The Government believe that August this year is achievable, but this is of course dependent on the views of the new reviewer. He is independent, so I cannot speak for him at the Dispatch Box. We therefore recommend that the legislation affords the reviewer flexibility, should he feel that he needs it, to ensure that the valuable work of this review is not undermined. But we certainly hear what all noble Lords have said about the urgency, and I hope that they can hear that we share that. For those reasons, I urge the noble Lord to withdraw his amendment.
My Lords, I thank the noble Lord, Lord Thomas, for the rhetorical flourish at the end of his speech, when he said that the noble Lord, Lord Paddick, had been asking, “Why?”, on many of the previous groups. In his speech today, the noble Lord, Lord Thomas asked, “When will we get the Prevent review deadline?”
The Minister gave his reasons for putting Mr Shawcross in place. He has been in place for only two weeks and I understand that the Government have had problems in getting this review off the ground. I will not take a partisan view. I do not think that the amendment in my name is better than the one in the name of the noble Lord, Lord Paddick, but it is important to try to get a realisable date or timetable in the Bill so that the Government are held to that.
I will withdraw my amendment, but we might come back with a similar one at a later stage. I beg leave to withdraw the amendment.
We now come to the group beginning with Amendment 37. I remind noble Lords that anyone wishing to speak after the Minister should email the clerk during the debate, and that anyone wishing to press this or anything else in this group to a Division must make that clear in the debate.
Amendment 37
My Lords, Amendments 37 and 40 concern “lone terrorists” and the review of the strategy concerning them. Amendment 37 ensures that the Government will order a judge-led review into the effectiveness of current strategies to deal with lone terrorists, including, but not limited to, current “counter-terrorism policy” and “sentencing policy”. My right honourable friend Nick Thomas-Symonds has called for such a review, following the shocking and tragic incident in Reading on Saturday 20 June 2020, which was the third time in seven months that such devastation caused by a lone attacker has been seen on UK streets.

---------------

_REQUIRED TASKS:_
1 – In the Lords debate transcript, which two amendments concern "lone terrorists"?
2 – Return the passage of the Lords debate transcript from "I will withdraw" to "in the debate.", copied word for word.
3 – Pick up the Lords debate transcript right after its last sentence and keep it going.

_DATA EXCERPT:_
---------------

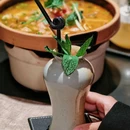 JING 1989 亚洲融合料理 - 上海市旅游 缩略图 6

---------------

_RESPONSES TO THE TASKS:_
1 – Amendments 37 and 40.

2 –
I will withdraw my amendment, but we might come back with a similar one at a later stage. I beg leave to withdraw the amendment.
We now come to the group beginning with Amendment 37. I remind noble Lords that anyone wishing to speak after the Minister should email the clerk during the debate, and that anyone wishing to press this or anything else in this group to a Division must make that clear in the debate.

3 –
The review would undertake an assessment of the systemic response needed to address this threat, building on prior research and expertise. It would include an analysis of various public services: probation services, prisons, mental health services, housing providers and local authorities. Professor Ian Acheson, who completed a report for a Conservative Government, said last year:
“Our unsafe prisons provide a fertile breeding ground in which predators, peddling extremist and violent ideologies, can prey upon the vulnerable, creating significant risks to national security and the public at large.”
What steps are the Government taking to put forward a deradicalisation strategy in the prisons?
Amendment 40 looks at MAPPA—multiagency public protection arrangements—and its purpose is to encourage the Government to define which agencies are included within them. I have received a short briefing on this from Napo, and the point that the probation officers make is that the input into the MAPPA arrangements varies according to the individuals one is dealing with: it may be local faith-based groups, housing providers, social services, education providers or substance misuse agencies—a multitude of organisations could be called on to work within the MAPPA system. In this example—and, I have to say, in all examples that I have come across—the system is all about integrated working, and it would be helpful if the Government could offer some perspective on the agencies that they think should be working within the MAPPA system. I beg to move.
My Lords, the lone terrorist poses a particular danger. “We do not understand them,” said the noble Lord, Lord Robathan, earlier this afternoon. By definition, the lone terrorist is not engaged in communications of any nature that could lead to his apprehension through ordinary surveillance methods and techniques. His motivation may be obscure and entirely personal to himself.
Nevertheless, he can cause huge and unexpected damage, as we saw in the London Bridge episode in Fishmongers’ Hall. In that case, the attacker had been released in the belief that he was no longer a danger to the public—yet, without any obvious motivation, he launched himself against those who were trying to help him.
I support Amendment 37, on the basis that public safety demands that we burrow down into the causes and motivations of the lone actor. The threat to public safety is such that the appointment of a judge, with all the powers that a Supreme Court judge has, is very appropriate.
My Lords, the imperfections of remote working have again unfortunately intervened. I did ask to speak after the Minister on the last group, and I hope the Committee will indulge me if I ask one question of the Minister about the former group. The Government are saying that they hope the new independent reviewer of Prevent will produce his report by August this year. In our amendment, by my calculation, we are setting a deadline of August next year. Perhaps when the Minister responds to this group, he could also answer the question of why a 12-month deadline beyond what the Government are proposing themselves is not considered a reasonable time for that review to be undertaken.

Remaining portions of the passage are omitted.